But how memory actually works?
Exploring the stack, the heap, garbage collection, passing by reference vs passing by value
Introduction
I truly believe that every software engineer should have a good understanding of how memory and process management work.
Stack
There are two kinds of memory our programs can use: the stack and the heap.
The stack is a short-term memory for functions. Each thread has its own stack. It’s a small piece of memory. For example, in Go 1.2, the default stack size is 8KB. Function calls and local variables live in this 8KB space.
Consider the following example:
package main
func main() {
n := 10
squared := square(n)
fmt.Println(squared)
}
func square(x int) int {
return x*x
}
When you start the program and the main() function starts running this is what the stack looks like:
The yellow rectangle represents the entire 8KB stack for the main thread. Whenever a function is called a new frame is created for it. The green box is the stack frame for function main. Local variables live in that frame.
This is why we have function scopes in most languages. When a function returns, its local variables cannot be accessed anymore. It’s because the stack frame is cleared. Some languages (such as Go) don’t actually remove the stack frame after a function returns but it marks it as invalid and it cannot be accessed anymore. The result is the same.
When the square() function is called the stack looks like this:
A new frame is pushed onto the stack. This is for square() and it contains its local variable, x. I marked main’s stack frame as red because it is out of the scope at the moment.
When square() returns, the frame is popped from the stack (or marked as invalid):
Finally, Println() is called:
After it is finished, the main() function returns and the stack is empty.

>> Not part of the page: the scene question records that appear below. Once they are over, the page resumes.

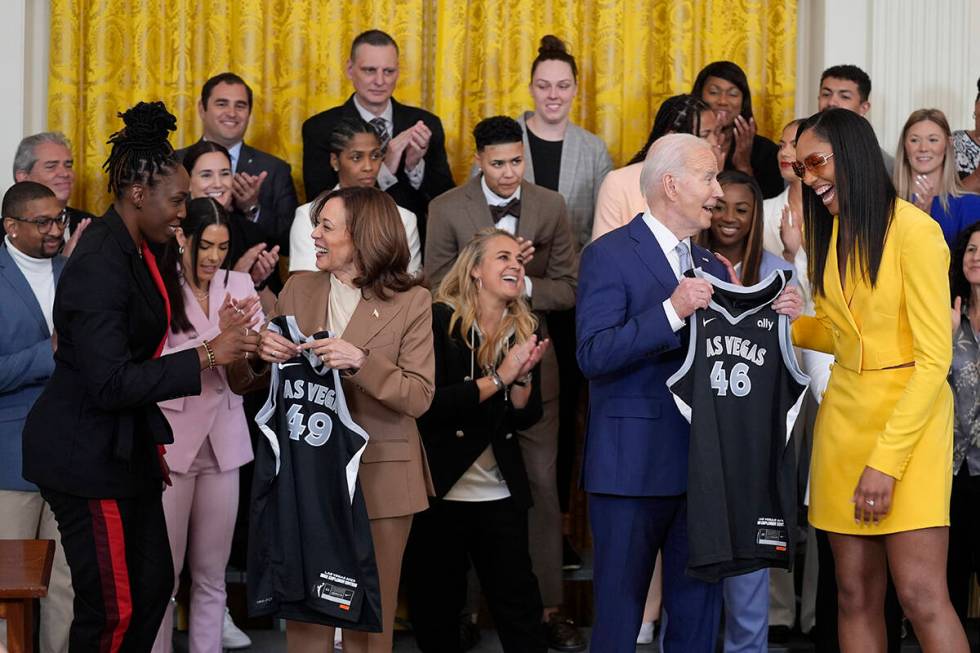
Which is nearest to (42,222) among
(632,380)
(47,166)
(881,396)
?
(47,166)

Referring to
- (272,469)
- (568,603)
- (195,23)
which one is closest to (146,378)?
(272,469)

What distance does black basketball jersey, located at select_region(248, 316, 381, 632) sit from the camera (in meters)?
3.71

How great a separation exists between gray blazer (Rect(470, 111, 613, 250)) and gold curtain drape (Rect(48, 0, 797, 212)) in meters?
0.63

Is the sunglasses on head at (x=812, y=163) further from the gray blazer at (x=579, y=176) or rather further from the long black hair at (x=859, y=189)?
the gray blazer at (x=579, y=176)

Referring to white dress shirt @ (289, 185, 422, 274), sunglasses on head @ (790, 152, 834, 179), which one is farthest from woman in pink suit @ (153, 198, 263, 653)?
sunglasses on head @ (790, 152, 834, 179)

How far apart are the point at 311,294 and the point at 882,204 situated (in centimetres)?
168

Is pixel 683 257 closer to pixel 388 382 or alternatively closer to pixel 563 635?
pixel 388 382

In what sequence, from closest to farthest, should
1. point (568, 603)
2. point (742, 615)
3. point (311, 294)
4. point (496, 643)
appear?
point (311, 294) → point (742, 615) → point (496, 643) → point (568, 603)

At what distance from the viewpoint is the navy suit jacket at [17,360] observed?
4.69 metres

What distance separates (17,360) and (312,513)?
1.59 m

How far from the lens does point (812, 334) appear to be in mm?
3869

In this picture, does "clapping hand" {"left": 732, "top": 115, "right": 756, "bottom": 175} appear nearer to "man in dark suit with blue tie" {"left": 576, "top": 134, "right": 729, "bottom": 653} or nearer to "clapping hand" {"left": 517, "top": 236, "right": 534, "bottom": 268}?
"clapping hand" {"left": 517, "top": 236, "right": 534, "bottom": 268}

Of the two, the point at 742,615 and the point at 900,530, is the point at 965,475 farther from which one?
the point at 900,530

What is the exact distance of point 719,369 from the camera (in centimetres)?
365
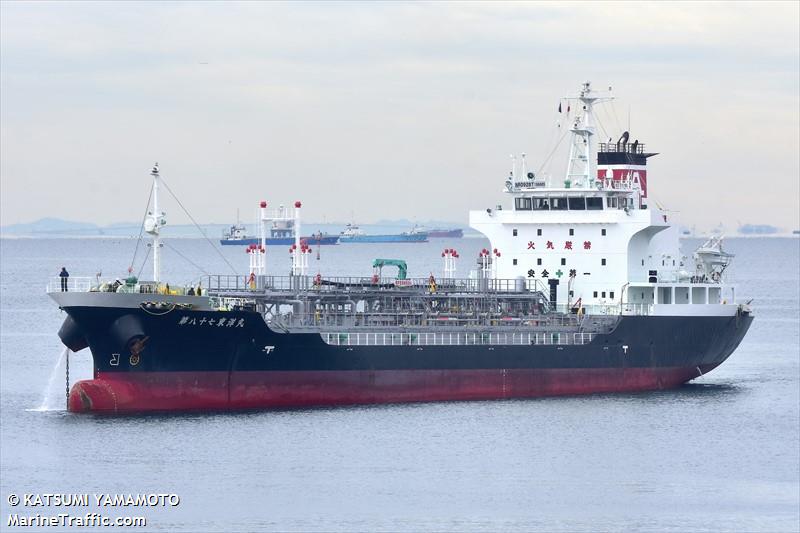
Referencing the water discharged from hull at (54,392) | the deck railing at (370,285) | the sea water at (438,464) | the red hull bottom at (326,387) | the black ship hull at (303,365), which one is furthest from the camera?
the deck railing at (370,285)

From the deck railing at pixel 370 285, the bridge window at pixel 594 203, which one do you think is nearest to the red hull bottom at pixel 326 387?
the deck railing at pixel 370 285

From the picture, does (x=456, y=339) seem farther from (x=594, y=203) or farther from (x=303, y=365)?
(x=594, y=203)

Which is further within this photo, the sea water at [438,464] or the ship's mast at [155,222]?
the ship's mast at [155,222]

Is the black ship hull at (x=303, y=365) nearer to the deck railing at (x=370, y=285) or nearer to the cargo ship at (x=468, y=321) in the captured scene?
the cargo ship at (x=468, y=321)

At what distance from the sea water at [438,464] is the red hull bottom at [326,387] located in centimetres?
80

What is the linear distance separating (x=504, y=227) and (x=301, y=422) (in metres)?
15.9

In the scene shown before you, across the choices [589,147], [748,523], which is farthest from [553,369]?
[748,523]

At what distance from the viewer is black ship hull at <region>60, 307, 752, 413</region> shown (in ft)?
174

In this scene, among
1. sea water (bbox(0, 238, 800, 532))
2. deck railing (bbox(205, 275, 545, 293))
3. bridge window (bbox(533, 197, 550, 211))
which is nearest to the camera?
sea water (bbox(0, 238, 800, 532))

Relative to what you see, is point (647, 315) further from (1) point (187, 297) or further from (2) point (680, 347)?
(1) point (187, 297)

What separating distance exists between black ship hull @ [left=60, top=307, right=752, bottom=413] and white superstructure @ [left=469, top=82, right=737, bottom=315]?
220 centimetres

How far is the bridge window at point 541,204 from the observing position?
6347 cm

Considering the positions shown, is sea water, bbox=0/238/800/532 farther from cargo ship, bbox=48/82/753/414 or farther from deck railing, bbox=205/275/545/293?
deck railing, bbox=205/275/545/293

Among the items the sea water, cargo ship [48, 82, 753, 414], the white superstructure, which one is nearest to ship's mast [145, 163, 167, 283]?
cargo ship [48, 82, 753, 414]
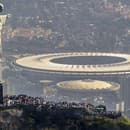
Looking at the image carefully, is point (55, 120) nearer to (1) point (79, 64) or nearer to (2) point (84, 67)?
(2) point (84, 67)

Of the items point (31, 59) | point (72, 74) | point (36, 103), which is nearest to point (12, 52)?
point (31, 59)

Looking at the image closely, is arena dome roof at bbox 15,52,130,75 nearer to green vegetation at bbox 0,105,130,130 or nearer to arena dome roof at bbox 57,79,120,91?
arena dome roof at bbox 57,79,120,91

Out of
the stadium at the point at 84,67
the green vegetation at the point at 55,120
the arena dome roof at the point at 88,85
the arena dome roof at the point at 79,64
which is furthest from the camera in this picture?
the arena dome roof at the point at 79,64

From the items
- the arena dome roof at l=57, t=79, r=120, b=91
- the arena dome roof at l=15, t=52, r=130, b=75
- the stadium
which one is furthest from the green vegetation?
the arena dome roof at l=15, t=52, r=130, b=75

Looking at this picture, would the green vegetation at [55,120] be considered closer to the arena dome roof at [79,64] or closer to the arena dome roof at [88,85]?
the arena dome roof at [88,85]

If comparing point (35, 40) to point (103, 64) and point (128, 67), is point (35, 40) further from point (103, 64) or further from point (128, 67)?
point (128, 67)

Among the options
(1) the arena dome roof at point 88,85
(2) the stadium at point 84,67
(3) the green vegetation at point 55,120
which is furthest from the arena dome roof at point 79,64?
(3) the green vegetation at point 55,120
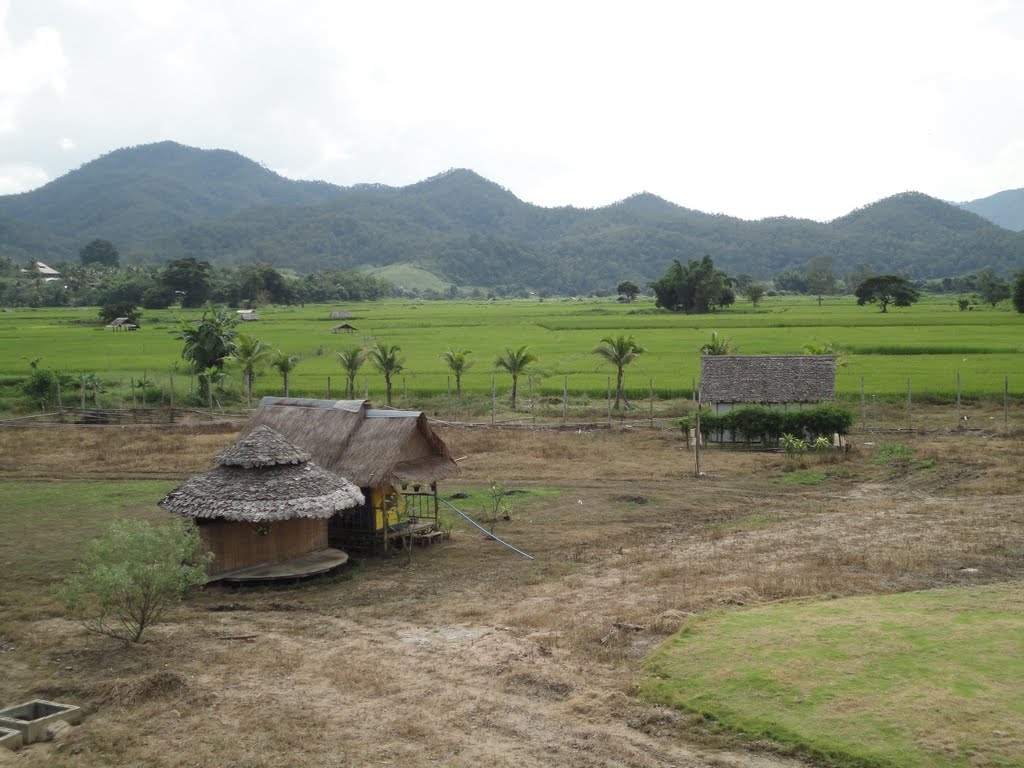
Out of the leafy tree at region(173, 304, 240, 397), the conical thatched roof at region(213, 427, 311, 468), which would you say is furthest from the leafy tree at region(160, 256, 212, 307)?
the conical thatched roof at region(213, 427, 311, 468)

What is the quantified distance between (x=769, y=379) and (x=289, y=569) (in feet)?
63.2

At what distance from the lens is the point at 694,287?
80.1 m

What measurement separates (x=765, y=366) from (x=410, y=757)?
79.4 ft

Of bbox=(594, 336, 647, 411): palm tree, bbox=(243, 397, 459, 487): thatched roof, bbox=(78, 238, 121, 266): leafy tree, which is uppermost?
bbox=(78, 238, 121, 266): leafy tree

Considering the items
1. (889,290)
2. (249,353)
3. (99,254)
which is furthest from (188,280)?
(99,254)

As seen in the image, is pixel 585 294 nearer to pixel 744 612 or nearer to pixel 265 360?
pixel 265 360

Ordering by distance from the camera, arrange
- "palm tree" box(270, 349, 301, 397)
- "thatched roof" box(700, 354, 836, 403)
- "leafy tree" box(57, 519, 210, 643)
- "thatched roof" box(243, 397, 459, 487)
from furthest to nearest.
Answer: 1. "palm tree" box(270, 349, 301, 397)
2. "thatched roof" box(700, 354, 836, 403)
3. "thatched roof" box(243, 397, 459, 487)
4. "leafy tree" box(57, 519, 210, 643)

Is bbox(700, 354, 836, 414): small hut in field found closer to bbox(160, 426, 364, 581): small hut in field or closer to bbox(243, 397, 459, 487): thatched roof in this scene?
bbox(243, 397, 459, 487): thatched roof

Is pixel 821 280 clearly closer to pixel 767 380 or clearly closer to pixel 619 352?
pixel 619 352

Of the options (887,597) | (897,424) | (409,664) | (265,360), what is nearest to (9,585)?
(409,664)

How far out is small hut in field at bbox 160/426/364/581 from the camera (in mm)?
15500

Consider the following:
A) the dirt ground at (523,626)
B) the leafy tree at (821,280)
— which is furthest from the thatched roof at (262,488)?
the leafy tree at (821,280)

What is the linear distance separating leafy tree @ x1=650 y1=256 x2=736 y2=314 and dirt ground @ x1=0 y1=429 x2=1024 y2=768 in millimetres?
55815

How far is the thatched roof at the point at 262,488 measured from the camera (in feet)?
50.6
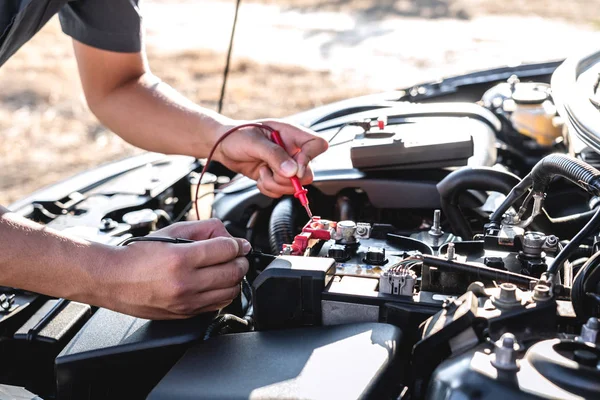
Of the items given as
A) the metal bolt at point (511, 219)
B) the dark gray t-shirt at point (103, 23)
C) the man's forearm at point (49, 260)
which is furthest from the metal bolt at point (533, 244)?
the dark gray t-shirt at point (103, 23)

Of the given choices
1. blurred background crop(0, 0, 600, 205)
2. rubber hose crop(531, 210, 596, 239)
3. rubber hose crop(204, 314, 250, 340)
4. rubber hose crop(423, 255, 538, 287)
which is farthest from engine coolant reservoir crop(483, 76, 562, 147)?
blurred background crop(0, 0, 600, 205)

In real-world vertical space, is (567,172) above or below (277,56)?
below

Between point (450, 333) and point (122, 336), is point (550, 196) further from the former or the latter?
point (122, 336)

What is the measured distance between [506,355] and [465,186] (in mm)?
561

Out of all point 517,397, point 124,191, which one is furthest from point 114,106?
point 517,397

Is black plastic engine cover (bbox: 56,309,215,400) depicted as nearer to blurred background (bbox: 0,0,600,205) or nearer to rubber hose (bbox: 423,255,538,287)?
rubber hose (bbox: 423,255,538,287)

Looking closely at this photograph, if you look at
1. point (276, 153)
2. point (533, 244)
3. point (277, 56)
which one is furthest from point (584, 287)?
point (277, 56)

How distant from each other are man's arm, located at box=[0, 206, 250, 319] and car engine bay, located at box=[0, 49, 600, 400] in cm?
4

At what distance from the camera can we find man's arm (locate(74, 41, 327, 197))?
1.39 meters

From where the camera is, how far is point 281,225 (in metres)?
1.42

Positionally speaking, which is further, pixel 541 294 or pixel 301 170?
pixel 301 170

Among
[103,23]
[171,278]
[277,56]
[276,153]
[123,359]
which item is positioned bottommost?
[123,359]

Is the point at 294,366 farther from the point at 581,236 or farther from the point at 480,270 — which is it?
the point at 581,236

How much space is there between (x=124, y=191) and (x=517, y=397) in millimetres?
1205
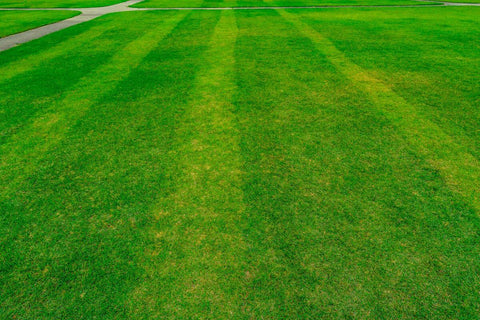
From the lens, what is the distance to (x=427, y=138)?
5039 mm

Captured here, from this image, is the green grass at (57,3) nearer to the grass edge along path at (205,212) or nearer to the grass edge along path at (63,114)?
the grass edge along path at (63,114)

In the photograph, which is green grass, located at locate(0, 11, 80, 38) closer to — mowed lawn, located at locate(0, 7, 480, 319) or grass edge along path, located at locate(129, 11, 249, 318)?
mowed lawn, located at locate(0, 7, 480, 319)

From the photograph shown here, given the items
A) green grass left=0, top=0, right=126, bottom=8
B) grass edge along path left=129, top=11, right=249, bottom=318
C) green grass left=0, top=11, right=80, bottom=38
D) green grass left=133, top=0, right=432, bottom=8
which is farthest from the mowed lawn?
green grass left=0, top=0, right=126, bottom=8

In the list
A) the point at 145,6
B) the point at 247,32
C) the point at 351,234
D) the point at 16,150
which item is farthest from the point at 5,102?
the point at 145,6

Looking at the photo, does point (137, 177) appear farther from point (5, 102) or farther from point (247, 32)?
point (247, 32)

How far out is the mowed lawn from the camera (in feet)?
8.96

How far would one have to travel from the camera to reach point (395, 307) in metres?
2.60

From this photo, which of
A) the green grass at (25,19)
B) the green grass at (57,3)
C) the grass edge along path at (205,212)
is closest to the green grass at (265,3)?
the green grass at (57,3)

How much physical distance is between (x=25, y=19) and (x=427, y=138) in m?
21.7

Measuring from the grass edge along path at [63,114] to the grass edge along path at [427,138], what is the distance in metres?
6.97

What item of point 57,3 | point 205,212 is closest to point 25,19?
point 57,3

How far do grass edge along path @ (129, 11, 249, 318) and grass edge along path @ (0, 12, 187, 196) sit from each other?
2.48 m

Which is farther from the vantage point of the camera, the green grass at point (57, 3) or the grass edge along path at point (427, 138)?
the green grass at point (57, 3)

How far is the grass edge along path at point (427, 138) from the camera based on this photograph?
13.3ft
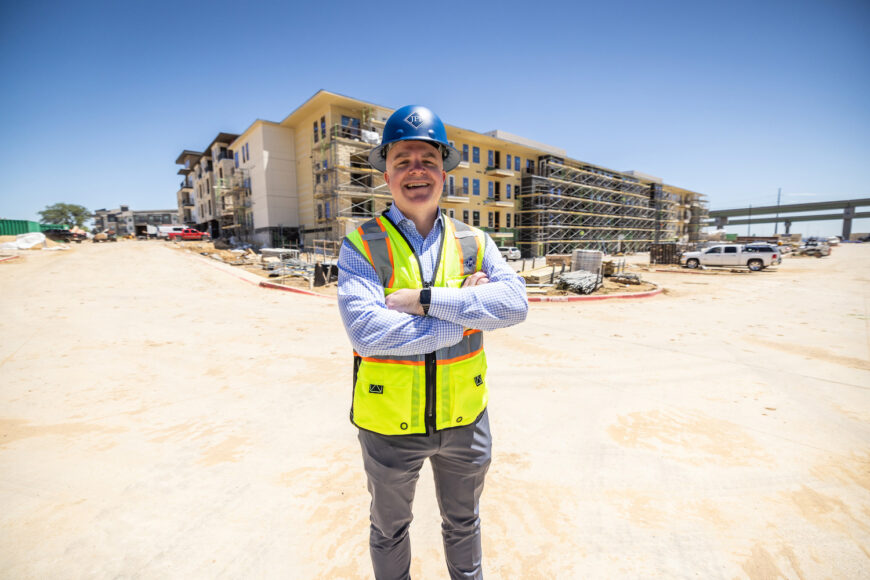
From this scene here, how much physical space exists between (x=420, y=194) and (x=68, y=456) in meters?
3.76

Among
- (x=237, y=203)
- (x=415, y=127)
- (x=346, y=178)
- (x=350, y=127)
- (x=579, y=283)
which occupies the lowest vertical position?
(x=579, y=283)

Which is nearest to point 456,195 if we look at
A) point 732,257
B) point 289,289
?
point 732,257

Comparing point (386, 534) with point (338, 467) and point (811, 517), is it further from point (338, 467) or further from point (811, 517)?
point (811, 517)

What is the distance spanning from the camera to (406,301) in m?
1.68

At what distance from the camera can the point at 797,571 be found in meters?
1.96

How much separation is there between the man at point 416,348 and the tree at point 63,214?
100583 millimetres

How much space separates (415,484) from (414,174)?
1.55 meters

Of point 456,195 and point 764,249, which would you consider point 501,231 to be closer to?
point 456,195

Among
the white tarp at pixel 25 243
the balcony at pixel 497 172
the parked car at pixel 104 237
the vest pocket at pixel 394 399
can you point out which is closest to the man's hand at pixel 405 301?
the vest pocket at pixel 394 399

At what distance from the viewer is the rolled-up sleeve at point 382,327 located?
62.2 inches

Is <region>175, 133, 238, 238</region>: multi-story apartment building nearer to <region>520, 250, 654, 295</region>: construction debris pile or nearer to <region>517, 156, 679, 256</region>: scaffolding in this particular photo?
<region>517, 156, 679, 256</region>: scaffolding

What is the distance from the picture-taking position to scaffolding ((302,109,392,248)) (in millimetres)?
27797

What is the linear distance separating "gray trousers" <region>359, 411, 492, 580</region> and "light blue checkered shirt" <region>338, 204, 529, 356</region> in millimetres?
457

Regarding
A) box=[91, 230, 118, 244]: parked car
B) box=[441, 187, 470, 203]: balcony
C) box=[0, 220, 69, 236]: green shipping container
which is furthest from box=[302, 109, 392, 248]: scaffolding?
box=[0, 220, 69, 236]: green shipping container
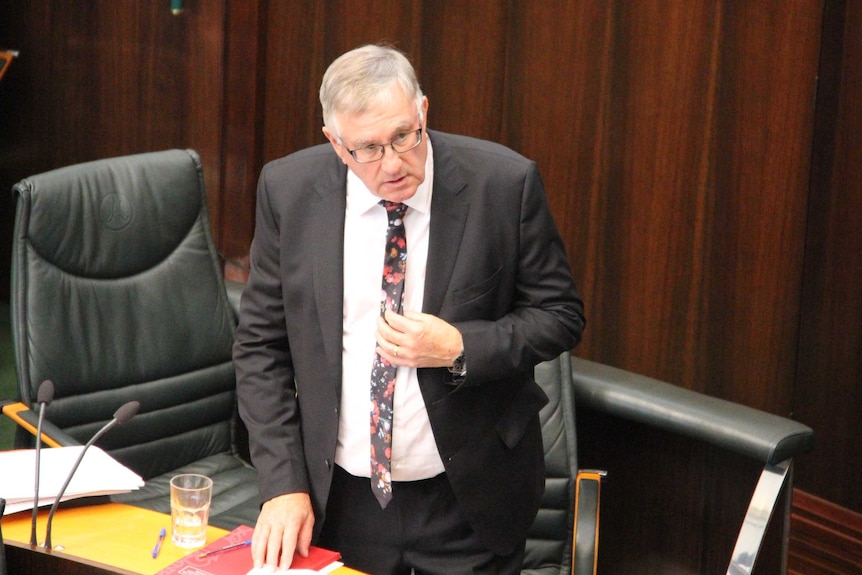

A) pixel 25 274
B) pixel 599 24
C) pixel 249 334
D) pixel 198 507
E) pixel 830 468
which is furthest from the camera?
pixel 599 24

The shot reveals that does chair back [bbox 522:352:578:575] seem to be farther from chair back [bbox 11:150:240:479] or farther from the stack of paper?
the stack of paper

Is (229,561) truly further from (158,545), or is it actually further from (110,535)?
(110,535)

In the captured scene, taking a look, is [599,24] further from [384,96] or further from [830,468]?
[384,96]

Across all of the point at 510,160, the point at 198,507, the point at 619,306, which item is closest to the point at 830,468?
the point at 619,306

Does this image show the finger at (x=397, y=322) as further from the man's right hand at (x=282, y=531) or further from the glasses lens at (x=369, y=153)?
the man's right hand at (x=282, y=531)

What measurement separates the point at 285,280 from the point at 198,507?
0.41 meters

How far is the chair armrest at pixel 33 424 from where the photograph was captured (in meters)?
2.34

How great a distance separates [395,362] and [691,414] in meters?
0.93

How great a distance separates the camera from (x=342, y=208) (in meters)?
1.93

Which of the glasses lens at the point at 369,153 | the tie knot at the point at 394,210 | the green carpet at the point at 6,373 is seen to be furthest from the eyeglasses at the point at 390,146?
the green carpet at the point at 6,373

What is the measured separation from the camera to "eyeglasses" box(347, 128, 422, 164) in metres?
1.77

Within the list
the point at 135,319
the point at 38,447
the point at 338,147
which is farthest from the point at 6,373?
the point at 338,147

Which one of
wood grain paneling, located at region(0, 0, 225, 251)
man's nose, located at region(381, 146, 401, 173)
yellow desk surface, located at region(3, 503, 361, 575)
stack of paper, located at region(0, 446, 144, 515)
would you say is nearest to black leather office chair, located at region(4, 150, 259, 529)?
stack of paper, located at region(0, 446, 144, 515)

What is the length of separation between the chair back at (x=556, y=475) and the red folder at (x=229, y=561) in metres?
0.89
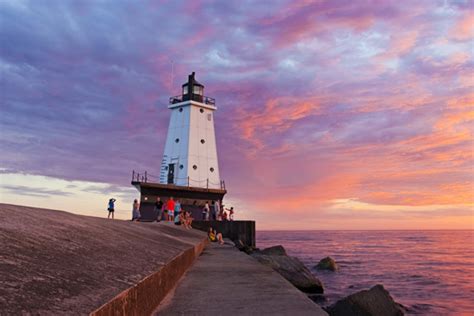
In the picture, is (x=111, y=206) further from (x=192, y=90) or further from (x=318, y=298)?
(x=192, y=90)

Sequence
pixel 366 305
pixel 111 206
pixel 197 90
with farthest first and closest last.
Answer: pixel 197 90 < pixel 111 206 < pixel 366 305

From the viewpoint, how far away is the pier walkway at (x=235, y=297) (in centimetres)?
369

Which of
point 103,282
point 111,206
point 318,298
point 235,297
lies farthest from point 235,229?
point 103,282

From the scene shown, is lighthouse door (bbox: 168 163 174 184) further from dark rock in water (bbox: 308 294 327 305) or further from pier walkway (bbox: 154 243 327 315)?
pier walkway (bbox: 154 243 327 315)

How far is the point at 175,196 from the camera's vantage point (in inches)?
1158

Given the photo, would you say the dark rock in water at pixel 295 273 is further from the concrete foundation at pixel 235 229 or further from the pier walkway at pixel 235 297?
the concrete foundation at pixel 235 229

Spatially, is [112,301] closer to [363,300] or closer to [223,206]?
[363,300]

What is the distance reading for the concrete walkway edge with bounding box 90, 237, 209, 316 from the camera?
234 cm

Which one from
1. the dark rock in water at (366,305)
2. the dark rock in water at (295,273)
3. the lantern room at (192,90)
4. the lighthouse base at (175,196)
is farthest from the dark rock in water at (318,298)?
the lantern room at (192,90)

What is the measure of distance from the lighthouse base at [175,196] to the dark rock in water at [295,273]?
16.7 metres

When you have an error in your program and it throws an exception, you see a call stack. That stack trace is exactly what we’re talking about here.
The stack is small and it’s primarily for short-lived variables. What happens with bigger objects? And what happens if your function needs 8MB of memory instead of 8KB? For example, when I ran PhpStorm, it loaded 600k strings, 600k byte arrays, and 100k objects into memory:
Heap
The heap is a much larger and less organized part of the memory. Each program has its own heap space. While the stack follows a LIFO (last in first out) order, the heap can be accessed randomly. Because of that, it’s slower but much larger as well. For example, on my system, Java has a 268MB initial heap size:
Typically, objects and arrays are stored in the heap since they are larger than primitives. Let’s say you have an array with 1,000 integers. It’s already 8KB. Now imagine 1,000 User objects.
Consider this example:
function main() {
$user = new User("John Doe");
$str = "hello"
greetUser($user, $str);
}
function greetUser(User $user, string $message) {
echo $message . ' ' . $user->name;
}
The `$user` variable in the main() function is actually a pointer. Since PHP doesn’t allow us to use pointers we often call them as references. In this article, I’ll use these terms interchangeably. So in the stack frame `$user` doesn’t actually hold the User object but only a memory address. And that address points to a value in the heap:
Of course, variables inside the heap can also point to other variables. Imagine an array of Users:
function main() {
$users = [
new User("John Doe"),
new User("Jane Doe"),
];
}
What happens when the function returns and the stack frame is deleted? The variable `$users` is deleted. But it’s not the actual array. It’s just a reference, a pointer:
The actual data in the heap is not deleted just because the `$users` reference is gone. It only deletes the pointer. But in this specific case, the `$users` array is not used anymore. It’s not referenced by any variable in the stack. It’s basically garbage. How does it get removed from the heap?
Garbage collection
Garbage collection removes the two User objects and the array from the heap. Managed languages such as PHP, Go, Java has garbage collection. It means that we don’t have to manually free up memory. The language does it for us.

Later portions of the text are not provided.